So you use logging. We all do — after being taught to log and not to print.

What is usually tracked in a log? Logs track events: API requests, file uploads/downloads, start and end of large subroutines, triggers, and, of course, errors with tracebacks; sometimes also progress indicators for heavy operations.

That is how logs work in practice.

What is a good log, anyway?

At first glance, a log is a chronological record of events in a system. From this perspective, a “good” log should contain everything — there is rarely a clear convention for what should not be logged (aside from obvious things like credentials).

I disagree with this approach and, more broadly, with dumping a ton of information in logs. The result is bloated log files that won’t help in almost any scenario. In large distributed systems, logs can grow so large that processing them becomes too slow.

Common suggestion is to tune logging filters, assuming one can identify which parts generate redundant logs. I could imagine logging being automatically reduced if, for example, no one used a particular type of log entries for a week. I don’t think anyone has yet implemented tooling able to confirm that specific log records were not used in post-analysis.

There are three common scenarios where we rely on log files:

  • initial development
    • logging is helpful here: essentially print-debugging but maxed out. Once the implementation is confirmed, most logging can be removed (or downgraded to debug or info)
  • large jobs: verifying that the system is not stuck and is making progress
    • a rolling log of the last 1k lines is sufficient
  • post-incident analysis

The last case is both the most valuable and the most painful. We hope logs will answer “why did this fail?” and “what exactly happened.” In practice, logs are often poor at revealing root causes, which leads to stuffing every message with context — because reconstructing history from output produced by hundreds or thousands of processes is hard.

Log level suggestions

Debates what should be TRACE/DEBUG/INFO/WARN/ERROR/FATAL are as old as log levels themselves. One popular framing is: FATAL means “wake an admin at midnight”, ERROR means “needs investigation, but not immediately”, and so on.

This sounds actionable, but it isn’t — logging systems lack essential context to make a call on important/not important.

What should an admin actually do when they see an error at midnight? What if the admin works for your client, not your company? What if you are the admin?

If code was just committed, shouldn’t the same error be more severe? If no one fixes it for a month, should its level be lowered automatically? Should deprecations be warn or info? (warn is noisy and info is easy to miss).

If an error is caused by invalid user input, should that be info? What if the person running the program is also the one providing the input — would it be helpful to assign highest level to message?

Finally, when a program crashes with a fatal error, do I want to see preceding warn entries? Absolutely. Do I want to see info entries? Very likely. Yet their presence depends entirely on configuration, not on the outcome.

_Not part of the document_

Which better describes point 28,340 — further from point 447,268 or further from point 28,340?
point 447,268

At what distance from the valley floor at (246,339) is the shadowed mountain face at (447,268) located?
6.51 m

Last, but not the least… I’ve never seen admins actually being awaken by logging. Either they are on shift if the system is critical, or there is a special handle not tied to logging.

More about trace and debug levels

I will not use trace for a library I don’t develop. The same applies to debug (and likely to info).

Fundamentally, developer-focused debugging and observability for downstream users are different use-cases. We try to handle both using the same logging system. There should be better tools for debugging than logging.

Logs for timing

Logging systems allow one to track time spent doing some operation. I don’t recommend doing so for two reasons: first, it is very noisy to keep timestamps in the log. Second, it is inconvenient to trace back why something is slow. Instead, entry in the log should appear only if code took more than expected, and this entry should contain all relevant information.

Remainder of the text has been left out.